When You Lust After Porn Actresses, You Sin Against Them
“You have heard that it was said to those of old, ‘You shall not commit adultery.’ But I say to you that whoever looks at a woman to lust for her has already committed adultery with her in his heart.”
Matthew 5:27-28
How many times did you commit adultery last week? And with how many women? Jesus tells you that, when you look at a woman to lust after her, you commit adultery. Yes, this adultery takes place in your heart and not in a hotel room, but it’s still adultery. The sin you commit isn’t similar to adultery, or sort of adultery, or a diminished form of adultery—it’s actual adultery.
The second thing Jesus tells you is that, when you lust after a woman with your eyes, you commit adultery with her. You don’t commit adultery with an abstraction, or with a hypothetical person, or merely with a concept. You commit adultery with the woman you are lusting after. But you not only sin with her. You also sin against her.
A whopping 70% of female trafficking victims are trafficked into the commercial sex industry, including porn, stripping and brothels. “According to many survivors of sex trafficking, there is often no way to know whether a girl in a pornographic video is appearing on camera under coercive, nonconsensual, or threatening circumstances.
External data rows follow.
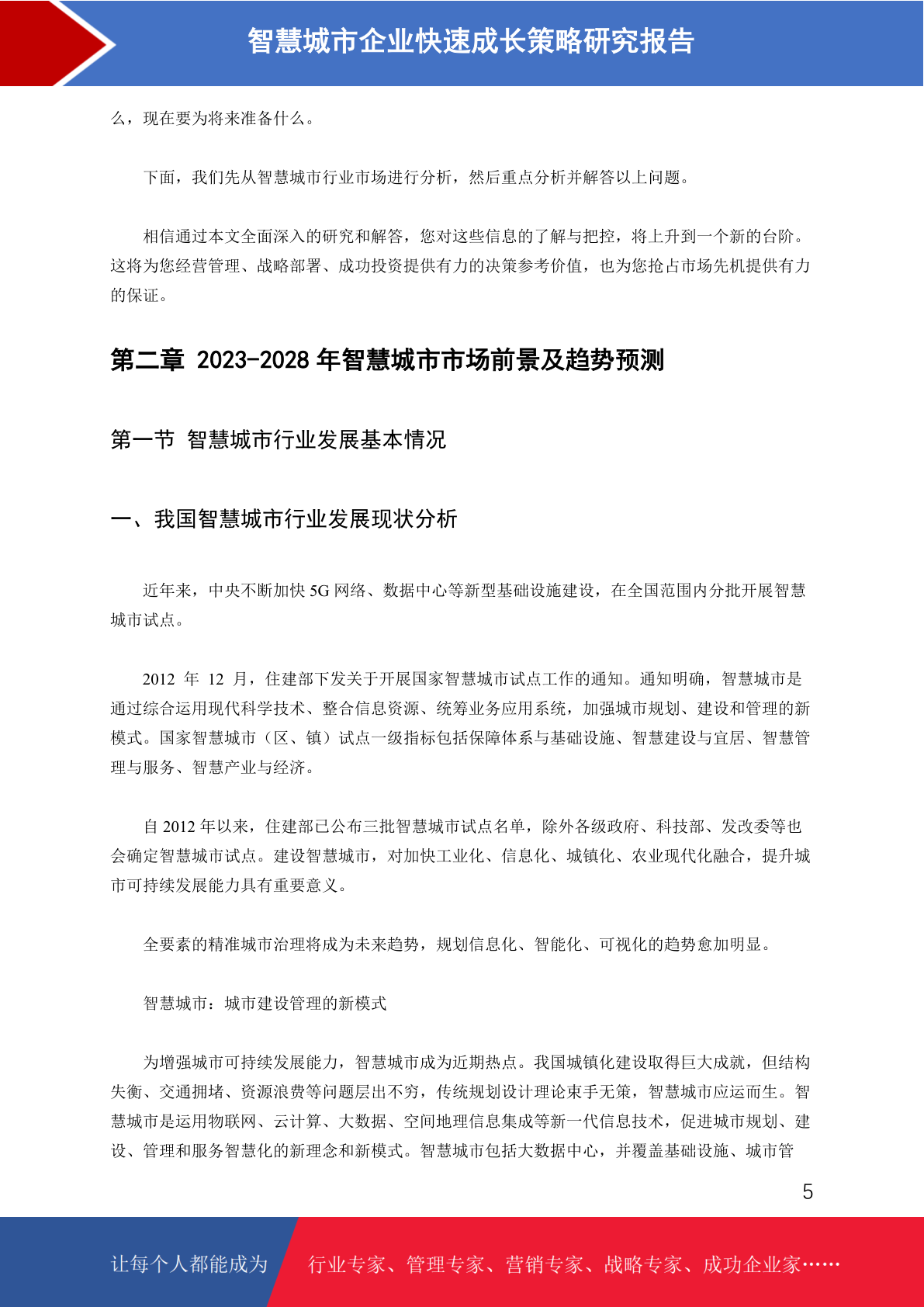 智慧城市企业快速成长策略研究报告

么，现在要为将来准备什么。

下面，我们先从智慧城市行业市场进行分析，然后重点分析并解答以上问题。

相信通过本文全面深入的研究和解答，您对这些信息的了解与把控，将上升到一个新的台阶。这将为您经营管理、战略部署、成功投资提供有力的决策参考价值，也为您抢占市场先机提供有力的保证。

第二章 2023-2028 年智慧城市市场前景及趋势预测

第一节 智慧城市行业发展基本情况

一、我国智慧城市行业发展现状分析

近年来，中央不断加快 5G 网络、数据中心等新型基础设施建设，在全国范围内分批开展智慧城市试点。

2012 年 12 月，住建部下发关于开展国家智慧城市试点工作的通知。通知明确，智慧城市是通过综合运用现代科学技术、整合信息资源、统筹业务应用系统，加强城市规划、建设和管理的新模式。国家智慧城市（区、镇）试点一级指标包括保障体系与基础设施、智慧建设与宜居、智慧管理与服务、智慧产业与经济。

自 2012 年以来，住建部已公布三批智慧城市试点名单，除外各级政府、科技部、发改委等也会确定智慧城市试点。建设智慧城市，对加快工业化、信息化、城镇化、农业现代化融合，提升城市可持续发展能力具有重要意义。

全要素的精准城市治理将成为未来趋势，规划信息化、智能化、可视化的趋势愈加明显。

智慧城市：城市建设管理的新模式

为增强城市可持续发展能力，智慧城市成为近期热点。我国城镇化建设取得巨大成就，但结构失衡、交通拥堵、资源浪费等问题层出不穷，传统规划设计理论束手无策，智慧城市应运而生。智慧城市是运用物联网、云计算、大数据、空间地理信息集成等新一代信息技术，促进城市规划、建设、管理和服务智慧化的新理念和新模式。智慧城市包括大数据中心，并覆盖基础设施、城市管

5

让每个人都能成为 行业专家、管理专家、营销专家、战略专家、成功企业家……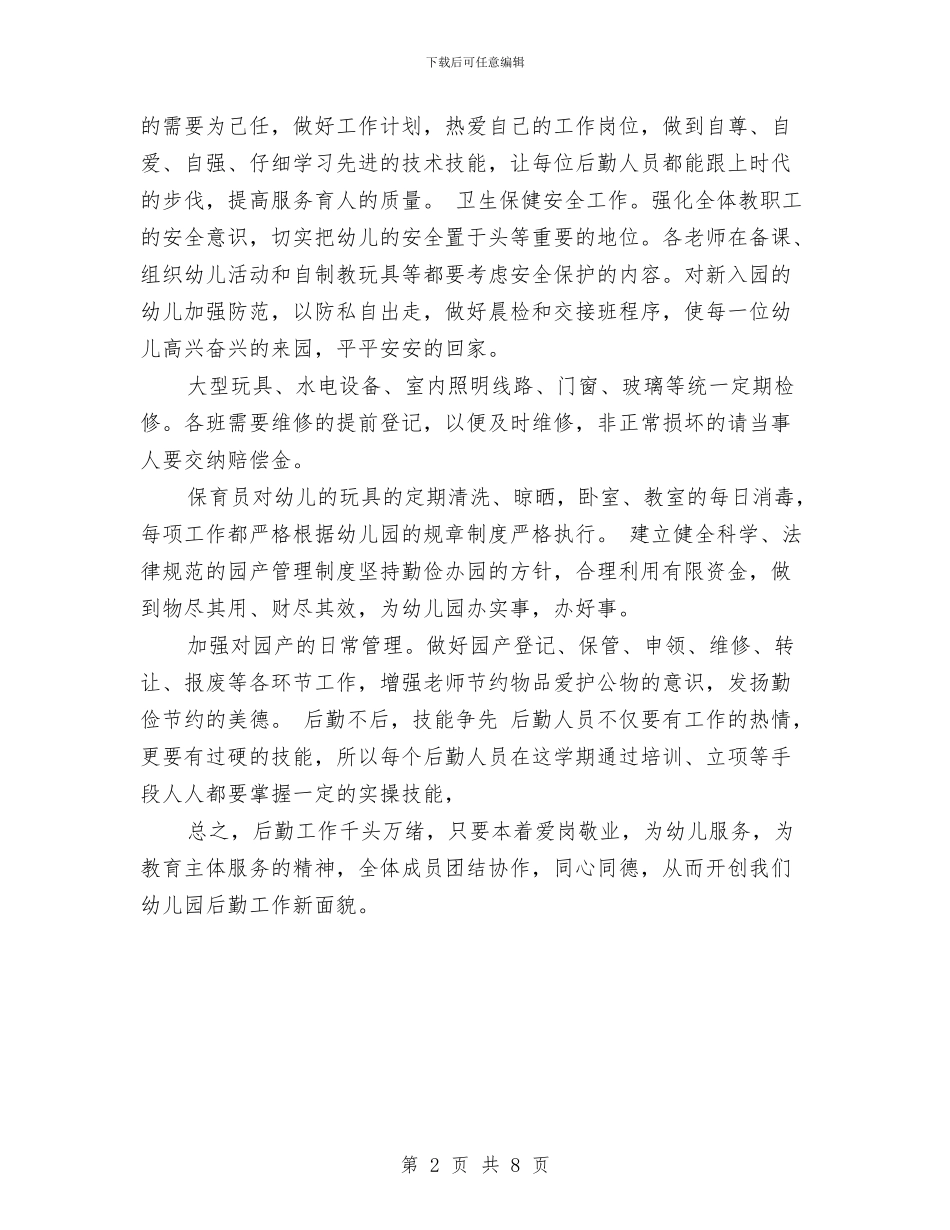 下载后可任意编辑

的需要为己任，做好工作计划，热爱自己的工作岗位，做到自尊、自爱、自强、仔细学习先进的技术技能，让每位后勤人员都能跟上时代的步伐，提高服务育人的质量。 卫生保健安全工作。强化全体教职工的安全意识，切实把幼儿的安全置于头等重要的地位。各老师在备课、组织幼儿活动和自制教玩具等都要考虑安全保护的内容。对新入园的幼儿加强防范，以防私自出走，做好晨检和交接班程序，使每一位幼儿高兴奋兴的来园，平平安安的回家。

大型玩具、水电设备、室内照明线路、门窗、玻璃等统一定期检修。各班需要维修的提前登记，以便及时维修，非正常损坏的请当事人要交纳赔偿金。

保育员对幼儿的玩具的定期清洗、晾晒，卧室、教室的每日消毒，每项工作都严格根据幼儿园的规章制度严格执行。 建立健全科学、法律规范的园产管理制度坚持勤俭办园的方针，合理利用有限资金，做到物尽其用、财尽其效，为幼儿园办实事，办好事。

加强对园产的日常管理。做好园产登记、保管、申领、维修、转让、报废等各环节工作，增强老师节约物品爱护公物的意识，发扬勤俭节约的美德。 后勤不后，技能争先 后勤人员不仅要有工作的热情，更要有过硬的技能，所以每个后勤人员在这学期通过培训、立项等手段人人都要掌握一定的实操技能，

总之，后勤工作千头万绪，只要本着爱岗敬业，为幼儿服务，为教育主体服务的精神，全体成员团结协作，同心同德，从而开创我们幼儿园后勤工作新面貌。

第 2 页 共 8 页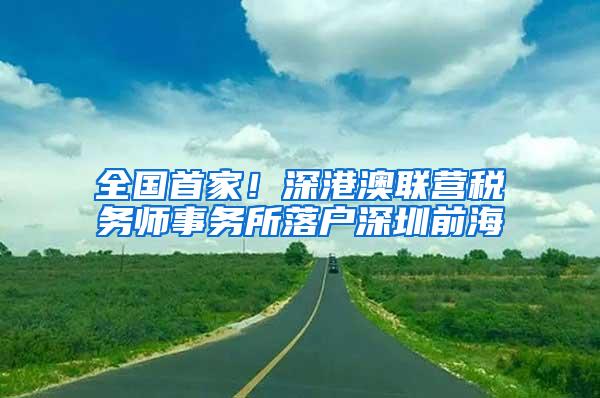 全国首家！深港澳联营税务师事务所落户深圳前海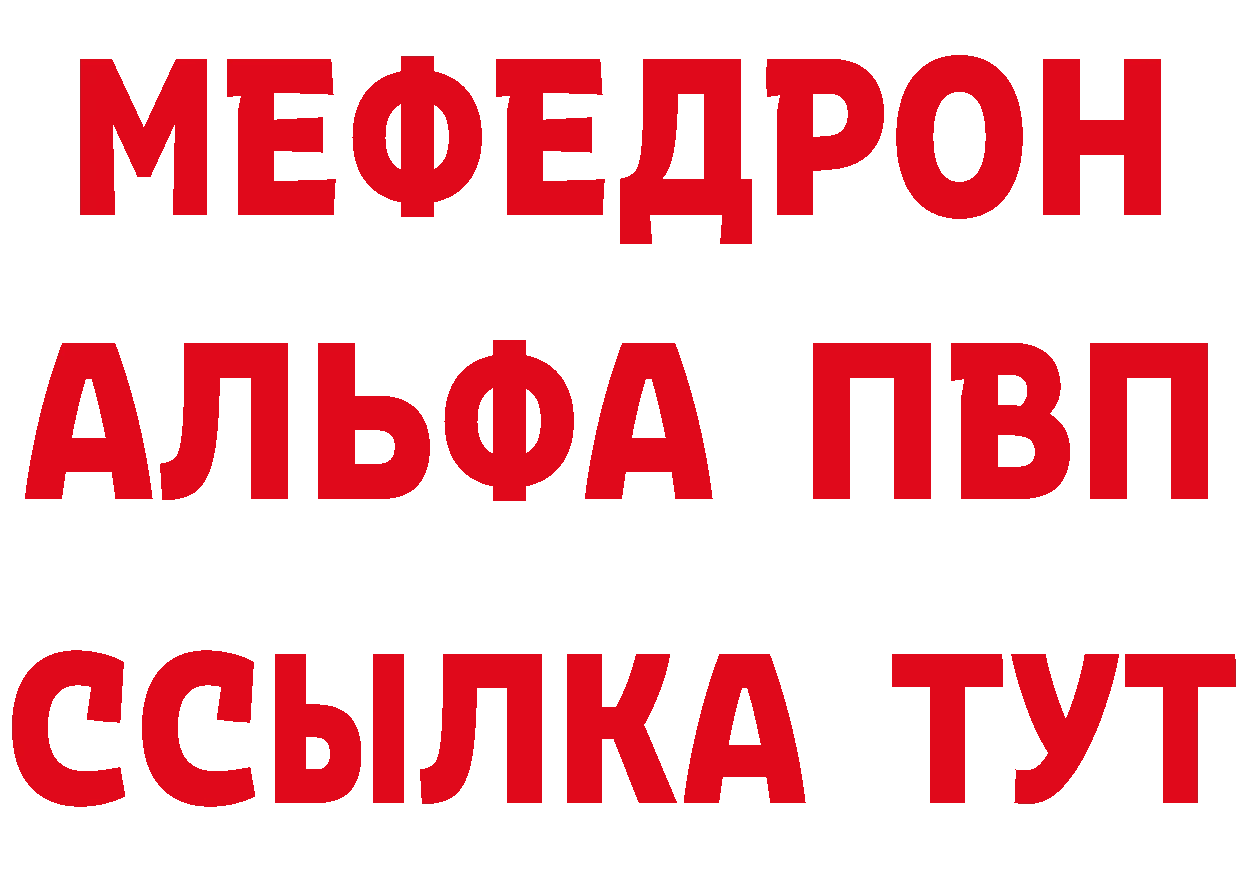 МЕФЕДРОН
АЛЬФА ПВП
ССЫЛКА ТУТ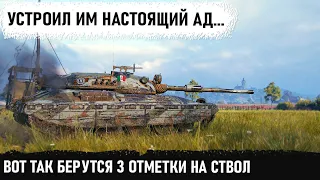 УСТРОИЛ ИМ НАСТОЯЩИЙ АД...

ВОТ ТАК БЕРУТСЯ 3 ОТМЕТКИ НА СТВОЛ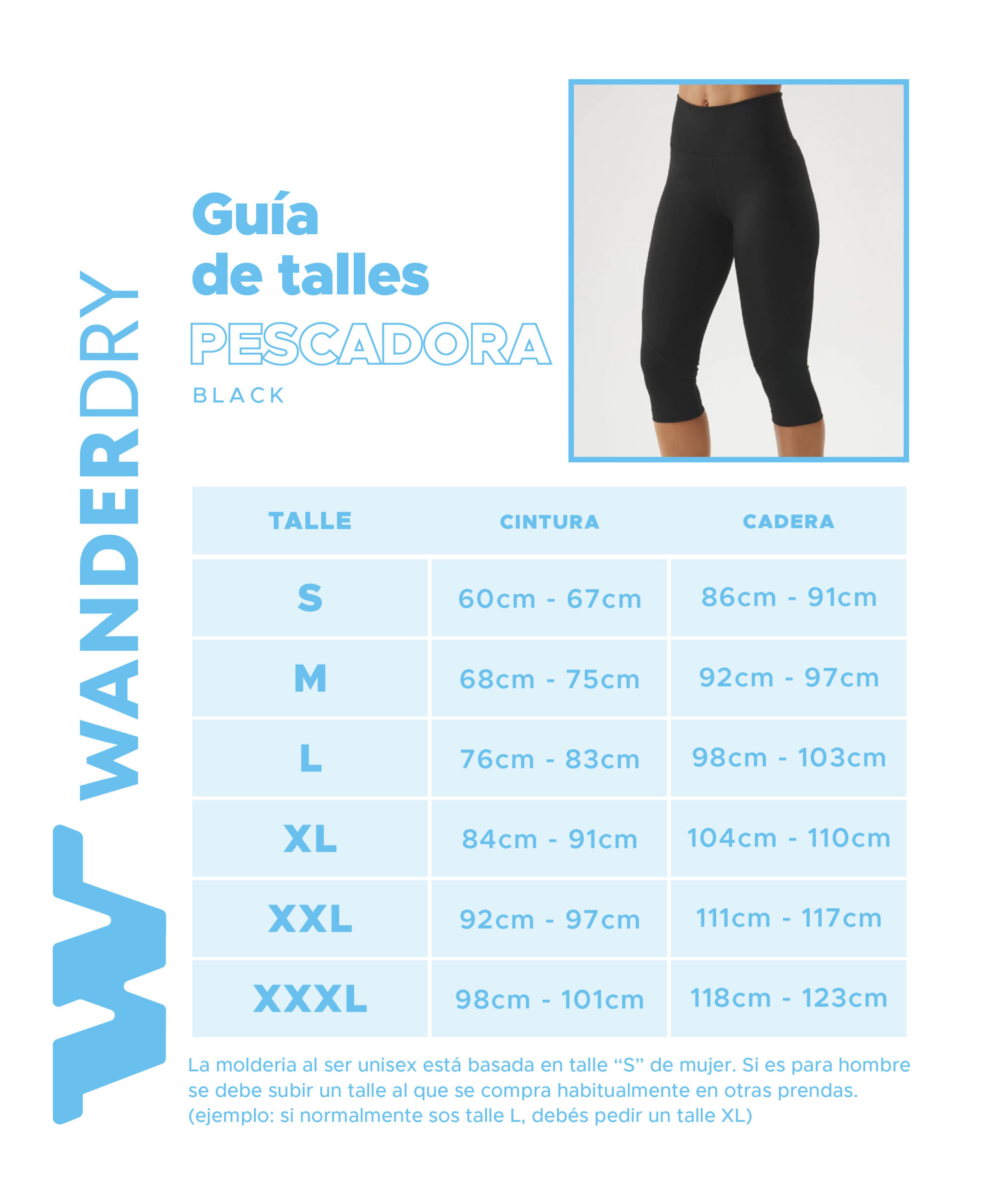 WANDERDRY

Guía
de talles
PESCADORA
BLACK

| TALLE | CINTURA | CADERA |
|---|---|---|
| S | 60cm - 67cm | 86cm - 91cm |
| M | 68cm - 75cm | 92cm - 97cm |
| L | 76cm - 83cm | 98cm - 103cm |
| XL | 84cm - 91cm | 104cm - 110cm |
| XXL | 92cm - 97cm | 111cm - 117cm |
| XXXL | 98cm - 101cm | 118cm - 123cm |

La molderia al ser unisex está basada en talle "S" de mujer. Si es para hombre se debe subir un talle al que se compra habitualmente en otras prendas. (ejemplo: si normalmente sos talle L, debés pedir un talle XL)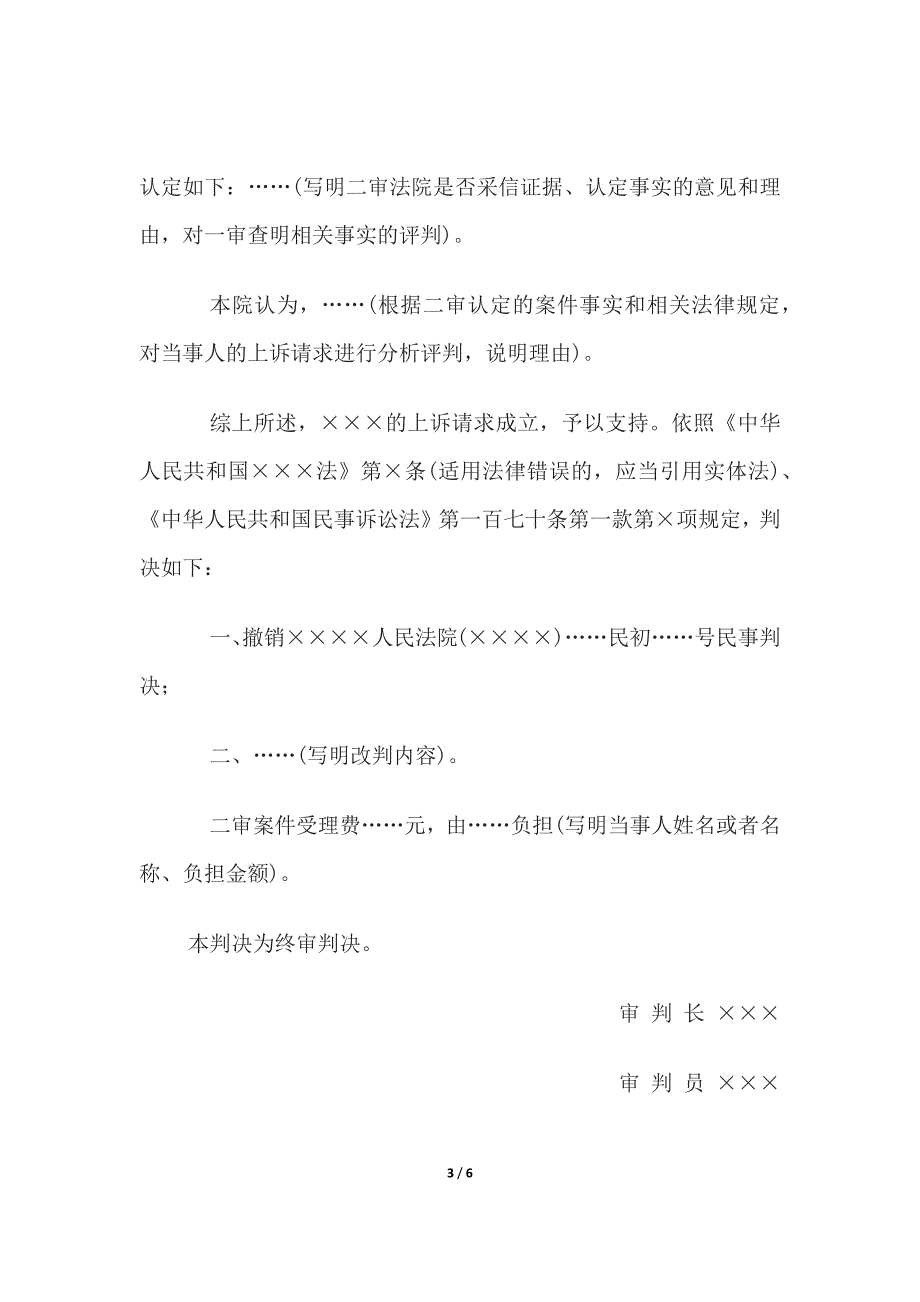 认定如下：……(写明二审法院是否采信证据、认定事实的意见和理由，对一审查明相关事实的评判)。

本院认为，……(根据二审认定的案件事实和相关法律规定，对当事人的上诉请求进行分析评判，说明理由)。

综上所述，×××的上诉请求成立，予以支持。依照《中华人民共和国×××法》第×条(适用法律错误的，应当引用实体法)、《中华人民共和国民事诉讼法》第一百七十条第一款第×项规定，判决如下：

一、撤销××××人民法院(××××)……民初……号民事判决；

二、……(写明改判内容)。

二审案件受理费……元，由……负担(写明当事人姓名或者名称、负担金额)。

本判决为终审判决。

审 判 长 ×××

审 判 员 ×××

3 / 6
Viewers can’t know whether they are viewing a child or whether the ‘performer’ is being raped on camera (The Porn Industry and Human Trafficking Reinforce Each Other).”
You may think you are viewing a porn star, an adult actress, a performer in the commercial sex industry. But you are just as likely viewing a girl or woman who is performing for you under duress. She is being forced to perform sex acts for your pleasure. She is engaging in degrading, often violent, and dangerous sex acts for you against her will. This makes you a willing participant in her misery. When you lust after her, you sin with her, and you sin against her.
I was guilty of this when I looked at pornography. I never gave any thought to the woman on the other end of the camera, the woman who was likely being forced to perform sexual immorality for me. I never considered that many of the so-called “porn stars” that I watched were likely dead and buried by the time I saw them on video, either from suicide, drug overdose, or murder at the hands of their traffickers. My demand for their services killed them.
When you watch porn, you sin against someone’s daughter, someone’s granddaughter, someone’s sister, someone’s aunt. For her sake, please don’t.